今年1月、それまでリアリティスターのカイリー・ジェンナーが保持していた1800万件超えという史上最多「いいね」の記録を破るべく、突如、開設されたアカウント「world_record_egg(世界記録を持つ卵)」。
何の変哲もない1個の卵は、世界中のユーザーたちの協力を得て現在までに5200万件の「いいね」を獲得し、見事トップの座に躍り出た。
それから1カ月、「ユージーン(Eugene)」と名づけられたこの卵に異変が…。
ユージーンの殻には、数日おきに少しずつ、ヒビが入り始めていた。
「一体、中からは何が出てくるんだろう? 」と人々が大きな期待を寄せるなか、ある動画が公開に。
映像の中で、なんと、ユージーンは木っ端みじんに割れてしまった。突然手にした名声や、SNS上で“いいね”を獲得し続けなければいけないというプレッシャーに耐えきれなくなってしまったのだ…。

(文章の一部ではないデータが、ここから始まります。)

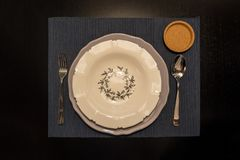 Top view of dinner place setting. A white plate on wooden table stock photography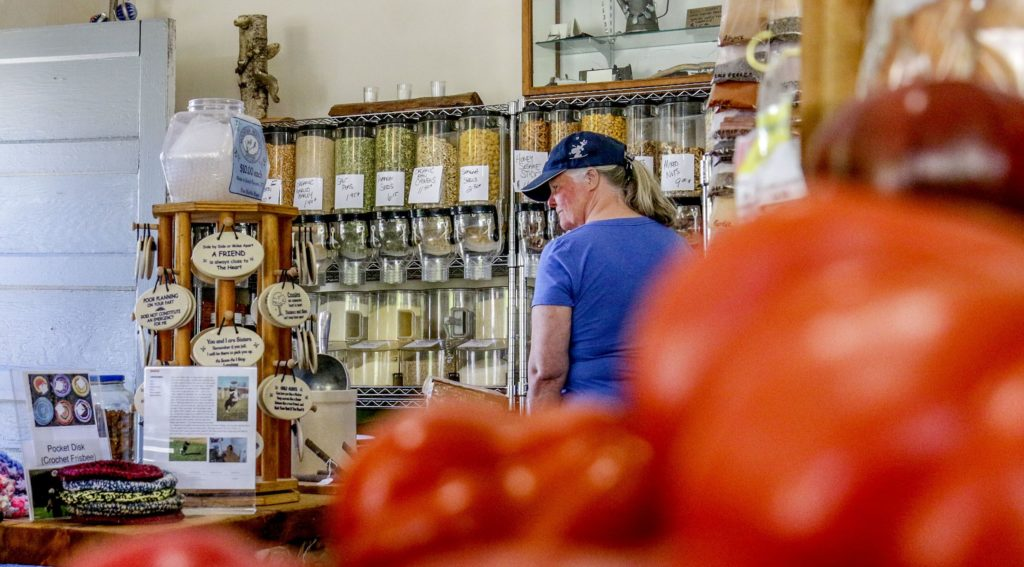 Owner of the My Farmers Market, Jennifer Bone makes adjustments to the selection of produce on Friday, June 22, 2018, in Groton, Vt. Bone started the market at its current location in October of 2017. (Valley News - August Frank) Copyright Valley News. May not be reprinted or used online without permission. Send requests to permission@vnews.com.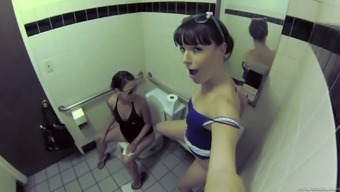 Lesbian babes sneak into the bathroom to each each other out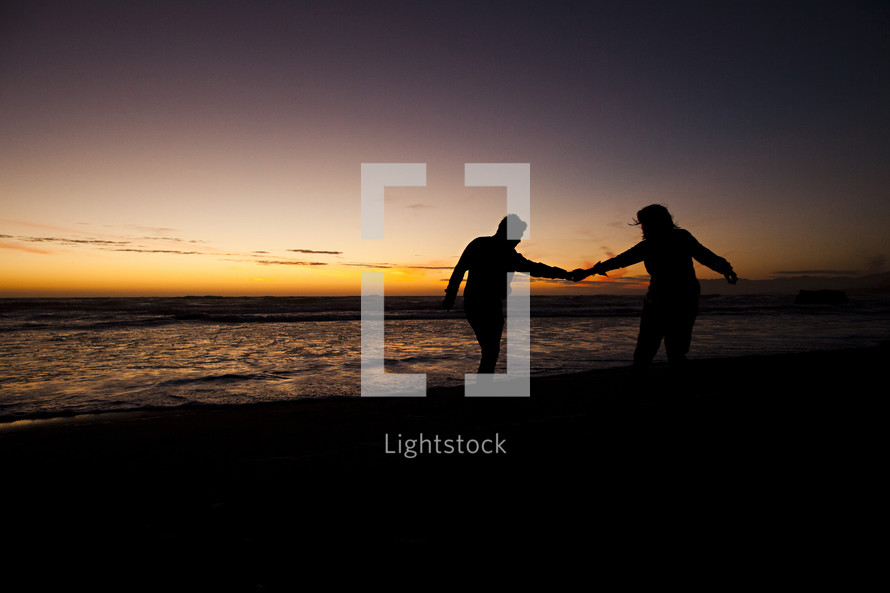 silhouette of a couple walking holding hands on a beach at sunset relationship engagement marriage love man woman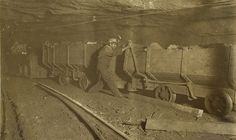 Wooden Coal Cars under ground train trips.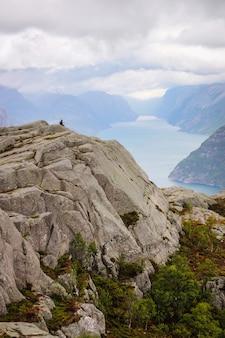 Alleinreisender des schattenbildes, der auf dem berg sitzt.
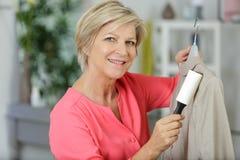 Mulher madura que remove o fluff do revestimento foto de stock royalty free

ショッキングな展開と見せかけて、じつは、これ、SNSに起因するプレッシャーや不安、ストレスなどに苦しむ現代人に対して、一人で悩んでパンクしてしまうのではなく、誰かに胸の内を話すことで楽になろうと呼びかけるメンタルヘルス・キャンペーンの公共広告。
動画内でも紹介された特設サイト「Talkng Egg(トーキング・エッグ)」)には、世界各国の相談窓口の連絡先リンクが掲載されている。
ユージーンは、動画や投稿に添えられたコメントの中で「SNSのプレッシャーに耐えられなくなっちゃった。もしも、きみも同じような悩みを抱えているなら、誰かに話してみて」、「話したらスッキリしたよ」と、つらい時は一人で抱え込まずに、サポートを求めることの大切さを訴えている。
この動画は、世界中の注目が集まる米NFLのシーズン決勝戦、スーパーボウルの開催後にストリーミングサービスのHuluで先行公開。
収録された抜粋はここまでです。